• **What this task involves**
Pick up the faculty statement about teaching in Human Biology after its final sentence and write the next paragraph in the same first-person voice.

• **Page excerpt**
###

My academic route has been wide-ranging and varied and it is with pleasure and a bit of wonder at my good fortune that I have found a role teaching in an interdisciplinary program like Human Biology. My background is in English with a Ph.D in Victorian literature and a specialization in the rhetoric and aesthetics of 19th century British imperialism, though my teaching interests are much wider. Currently I am focused on issues related to poverty and 21st-century globalization. I am especially interested in the influence that global financial institutions like the World Bank, the International Monetary Fund, and the World Trade Organization have in emerging markets. What I enjoy so much about HUBI is the opportunity to design innovative, interdisciplinary courses that mix the scientific expertise of my colleagues with my own interests in public policy, history, and literature.
Prior to joining the HUBI faculty, I served as the community engagement coordinator for the Service-Learning program at IU and I have a strong commitment to experiential teaching and learning. Service-learning is both a pedagogical approach and a mode of civic engagement in which students volunteer in the community in order to enhance their in-class academic coursework. I am a big believer in service-learning because it helps students meet and understand people different from themselves and develop empathy for people who are vulnerable and struggling.

###

• **Data segment**
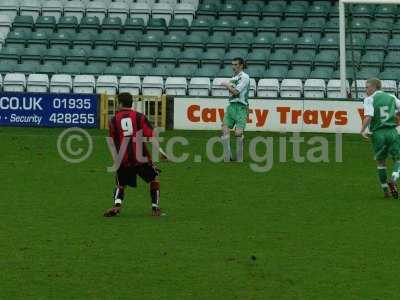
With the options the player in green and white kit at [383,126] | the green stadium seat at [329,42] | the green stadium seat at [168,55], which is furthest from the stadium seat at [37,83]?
the player in green and white kit at [383,126]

###

• **Exercise response**
Though much of my current attention is on teaching, my earlier research in Victorian literature mapped aesthetic categories like the sublime and the beautiful onto 19th century adventure fiction and travel writing. Specifically, I was interested in the way pro-imperialist rhetoric and representation in British adventure narratives work to tame unexplored landscapes and wild natives and to reconfigure the sublime from a mark of native barbarity to a sign of British achievement in the name of civilization and progress. But to see how the natives and the native landscapes are represented in the register of the sublime, and to recognize that it need not be so, is to understand the assumptions upon which Victorian adventure narratives are based and the way in which the aesthetics of literaryrepresentation supported and encouraged the economic, political, religious, and scientific ambitionsunderwriting British empire-building.